#### PROBLEM A:
Answer these questions about the soybean fungicide calculator article:
(i) How many soybean fungicide replicated strip trials has the On-Farm Network analyzed, and over what span of time?
(ii) Around what growth stage does a single fungicide application have high odds of improving yield?
(iii) Who developed the Fungicide Calculator, and with whom?
#### PROBLEM B:
Return the section of the soybean fungicide calculator article that begins at the words "To see whether" and stops after "link at www.isafarmnet.com.", copied word for word.

#### GIVEN PASSAGE:
Soybean Fungicide Calculator Tool Shows Odds of a Profitable Return
One of the charges for the Iowa Soybean Association On-Farm Network® has always been to help growers learn for themselves how to improve their profits from soybean production.
Working with hundreds of Iowa growers, the On-Farm Network has collected data and analyzed results from more than 300 soybean fungicide replicated strip trials over the past six years.
“We’ve investigated a number of production practices and inputs over the years, with varying results. None of the products growers have studied through the On-Farm Network have shown as definitive results as those from our studies with fungicides,” says Dr. Tracy Blackmer, ISA research director. “From these studies, we can conclude that the odds are high of seeing a yield improvement from a single fungicide application at about the R3 stage. Further, while fungicide product and application costs and the market price for soybeans must be considered, there is also a good chance that a fungicide application will be profitable for most Iowa growers.”
To see whether fungicide use would be profitable in your operation, take a look at the Fungicide Calculator developed this past winter by Dr. Peter Kyveryga, senior research associate for the On-Farm Network, working with Blackmer and Pat Reeg, On-Farm Network technology manager. It can be found at http://www.isafarmnet.com/calc/index.php, or by selecting the Fungicide Calculator link at www.isafarmnet.com.

#### RECORDS SUPPLIED:
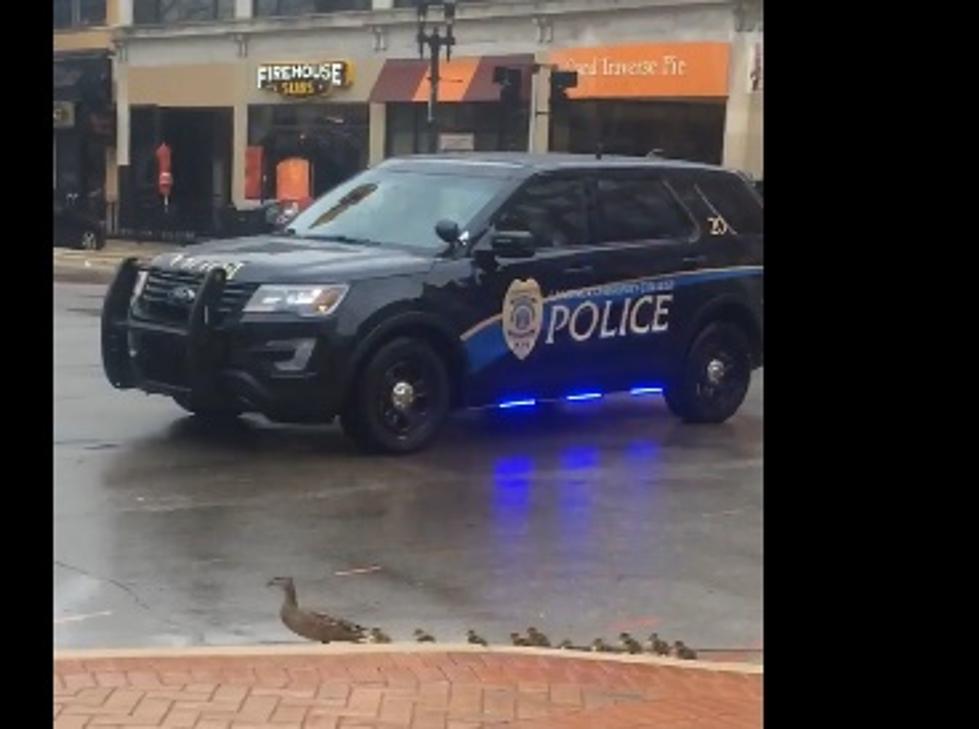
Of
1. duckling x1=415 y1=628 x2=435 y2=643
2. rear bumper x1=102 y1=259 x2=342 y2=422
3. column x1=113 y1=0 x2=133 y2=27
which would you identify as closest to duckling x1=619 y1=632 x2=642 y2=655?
duckling x1=415 y1=628 x2=435 y2=643

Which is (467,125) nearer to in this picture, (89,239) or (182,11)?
(89,239)

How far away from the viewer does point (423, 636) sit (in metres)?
5.67

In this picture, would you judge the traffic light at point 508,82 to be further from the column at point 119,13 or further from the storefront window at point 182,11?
the column at point 119,13

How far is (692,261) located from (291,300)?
3.08 m

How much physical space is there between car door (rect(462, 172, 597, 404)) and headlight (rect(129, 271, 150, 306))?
1.94 m

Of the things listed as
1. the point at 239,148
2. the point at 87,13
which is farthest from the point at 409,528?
the point at 87,13

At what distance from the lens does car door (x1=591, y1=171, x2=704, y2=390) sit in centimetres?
1012

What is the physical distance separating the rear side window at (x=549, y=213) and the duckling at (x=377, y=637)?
438cm

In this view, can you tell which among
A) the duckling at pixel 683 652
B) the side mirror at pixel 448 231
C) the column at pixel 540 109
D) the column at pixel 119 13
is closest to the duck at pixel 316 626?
the duckling at pixel 683 652

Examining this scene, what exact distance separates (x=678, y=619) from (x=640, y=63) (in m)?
24.4

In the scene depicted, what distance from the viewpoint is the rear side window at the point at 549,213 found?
32.0 ft

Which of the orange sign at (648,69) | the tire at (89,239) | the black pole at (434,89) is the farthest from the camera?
the tire at (89,239)
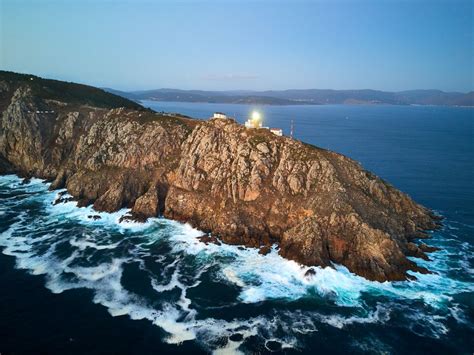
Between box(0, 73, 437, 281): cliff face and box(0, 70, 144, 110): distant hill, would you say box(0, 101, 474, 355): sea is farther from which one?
box(0, 70, 144, 110): distant hill

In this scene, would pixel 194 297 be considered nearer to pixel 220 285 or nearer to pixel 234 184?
pixel 220 285

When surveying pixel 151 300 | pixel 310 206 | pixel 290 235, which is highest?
pixel 310 206

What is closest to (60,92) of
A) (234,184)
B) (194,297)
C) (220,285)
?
(234,184)

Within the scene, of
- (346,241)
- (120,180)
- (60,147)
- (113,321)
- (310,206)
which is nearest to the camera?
(113,321)

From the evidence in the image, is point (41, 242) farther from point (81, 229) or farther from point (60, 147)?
point (60, 147)

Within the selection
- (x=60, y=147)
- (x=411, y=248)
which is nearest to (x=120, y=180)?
(x=60, y=147)

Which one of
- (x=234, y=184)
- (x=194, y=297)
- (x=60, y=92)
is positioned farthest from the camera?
(x=60, y=92)
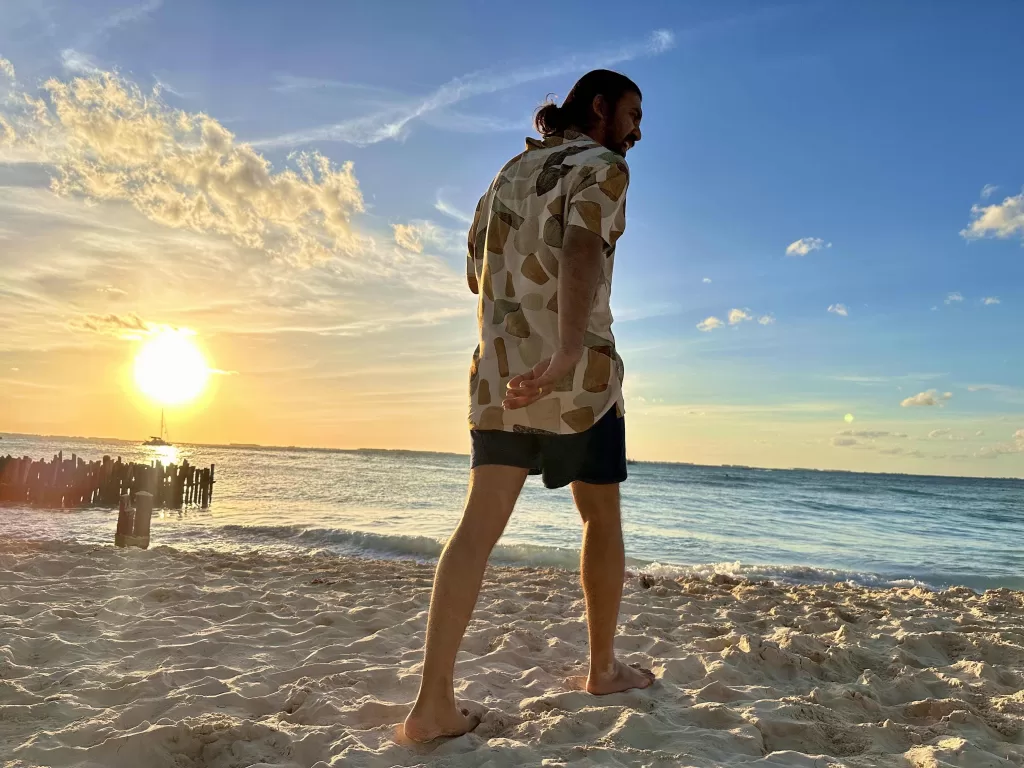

#### FULL OUTPUT A:
(i) More than 300 trials over the past six years.
(ii) About the R3 stage.
(iii) Dr. Peter Kyveryga, senior research associate for the On-Farm Network, developed it with Dr. Tracy Blackmer and Pat Reeg.

#### FULL OUTPUT B:
To see whether fungicide use would be profitable in your operation, take a look at the Fungicide Calculator developed this past winter by Dr. Peter Kyveryga, senior research associate for the On-Farm Network, working with Blackmer and Pat Reeg, On-Farm Network technology manager. It can be found at http://www.isafarmnet.com/calc/index.php, or by selecting the Fungicide Calculator link at www.isafarmnet.com.